Secured/Unsecured Bonds
Secured bonds are safer, where the company pledges certain assets that will be transferred over to the bondholder if the company isn’t able to repay their obligation. Unsecured bonds have no pledge/guarantee. If the company defaults/goes bankrupt,
Shareholder Equity
Another name for Book Value
Debentures
Another name for Unsecured Bonds. Bond/Debt Instrument not backed by collateral. Usually has terms longer than 10 years. They are only backed by the reputation and creditworthiness of the issuer.
Coupon
The official interest rate based on the bond’s par value. Note that this is different than the bond yield
Callability
The ability for the bond issuer to pay off a bond’s principle earlier. Possible if the bond has a call provision. Typically will be paid back with a premium added to the par value. Companies may do this if current interest rates are a lot lower
Bond Yield
The measured effective rate of return from the bond based on the actual price paid for the bond, whether directly issued bond or bought from the secondary market. Calculated by Annual interest payments / Face value of bond
Bond Face Value
Also called Par Value. The price of the bond at the time of issuance. After that, the price of the bond will fluctuate based on market conditions
CAGR
Compound Annual Growth Rate. Special formula that calculates the ‘smoothed’ rate of return. Because of how math works, trying to directly calculate the annual compound rate of return, factoring the natural swings in price, the simple calculation will give you a wild and likely wrong number.
Russell 1000, 2000, 3000
Russell 1000 tracks the U.S.’s 1000 largest companies. Russell 2000 tracks 2000 smaller cap companies. Many companies are newer growth companies Typically considered bellwether of U.S. economy (leading sheep of a stock, wearing a bell).
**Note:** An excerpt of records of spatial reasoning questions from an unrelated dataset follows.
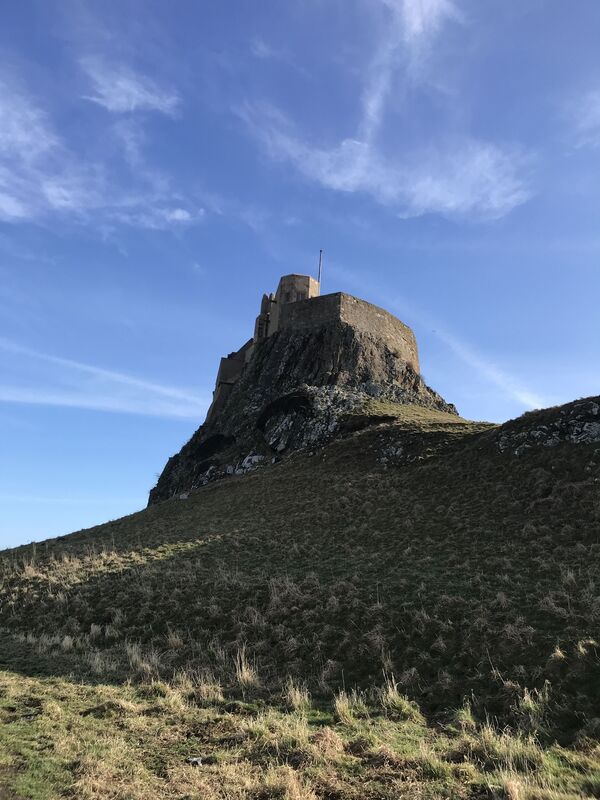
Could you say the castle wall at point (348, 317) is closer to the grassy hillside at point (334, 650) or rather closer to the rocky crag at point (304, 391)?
the rocky crag at point (304, 391)

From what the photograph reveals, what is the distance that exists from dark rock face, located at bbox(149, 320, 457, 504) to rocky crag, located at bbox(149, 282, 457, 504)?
0.10 metres

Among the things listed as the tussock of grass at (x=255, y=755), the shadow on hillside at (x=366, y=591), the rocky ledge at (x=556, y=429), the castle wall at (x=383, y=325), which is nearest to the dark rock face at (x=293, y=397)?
the castle wall at (x=383, y=325)

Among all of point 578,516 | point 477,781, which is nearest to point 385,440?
point 578,516

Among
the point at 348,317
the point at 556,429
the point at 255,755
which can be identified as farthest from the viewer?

Russell 3000 is collectively the Russell 1000 and Russell 2000 and is regarded as one of the best barometers for the overall U.S. stock market’s performance
Earnings Yield
EPS divided by Stock price (E/P). The inverse of the PE ratio. Expressed as a percentage. Used to compare companies against each other. All other things equal, the company with a larger Earnings Yield will be the better investment.
Senior Securities
Typically offers less returns than lower ranked securities due to being safer
Working Capital
Current assets - current liabilities. A measure of a company’s liquidity, operational efficiency, and its short term financial health. Having a very high working capital is a strong indicator of a company’s ability to grow and invest. In fact, if it’s boom times and they have too much working capital, could be a bad sign that they’re not pushing or investing as hard as their competition (unless they already have a huge lead and are making the smartest decisions and investments, and don’t see an opportunity that currently justifies throwing a lot of money at it)
Liquidity
The ability for an asset or security to be quickly converted into cash without impacting its market price. The most liquid asset of all is cash itself.